Software security and reliability have been compared and contrasted for several years, with the primary point being that both have the goal of protecting customers and consumers. However, with the continued adoption and maturation of the devsecops and site reliability engineering (SRE) movements, there is an increasing overlap between the two. When carried out appropriately, this maximizes stakeholder value.
Anyone who has worked in cybersecurity for some time is familiar with the CIA triad, which stands for confidentiality, integrity and availability. Metrics related to availability are a critical part of the devops (and subsequently devsecops) movement. These come in the form of the Devops Research and Assessments (DORA). These metrics include meantime to recover (MTTR) and change failure rate (CFR). If proposed changes fail and impede availability, and it takes unacceptable lengths of time to recover, you’ve now compromised both security and reliability.
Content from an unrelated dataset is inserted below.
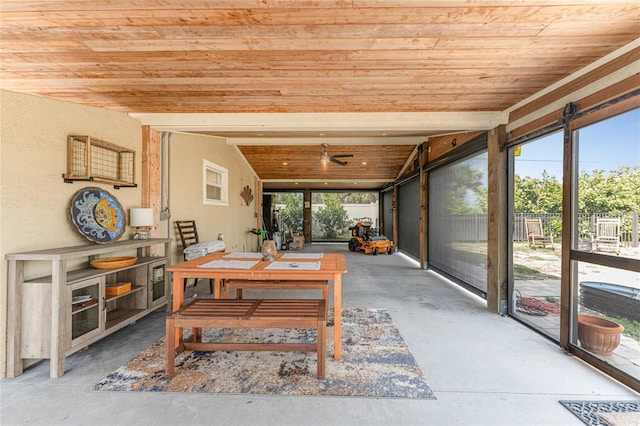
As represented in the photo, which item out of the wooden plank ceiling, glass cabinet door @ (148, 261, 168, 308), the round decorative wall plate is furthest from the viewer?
glass cabinet door @ (148, 261, 168, 308)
We’re seeing a push for organizations to adopt secure devops practices, with studies such as the State of devops Report showing that high performers don’t sacrifice speed for stability (availability). A growing number of organizations are adopting SRE principles, aiming to learn from outages and turn fragile systems into antifragile and reliable ones.
Short lead time for changes boosts security
Despite the obvious relationship between MTTR and CFR, another DORA metric also has a strong potential impact from the security perspective. This would be the lead time for changes metric. This metric is often associated with the time it takes to go from code committed to code successfully running in production. It is generally discussed in the context of quickly being able to deliver value to customers or end users.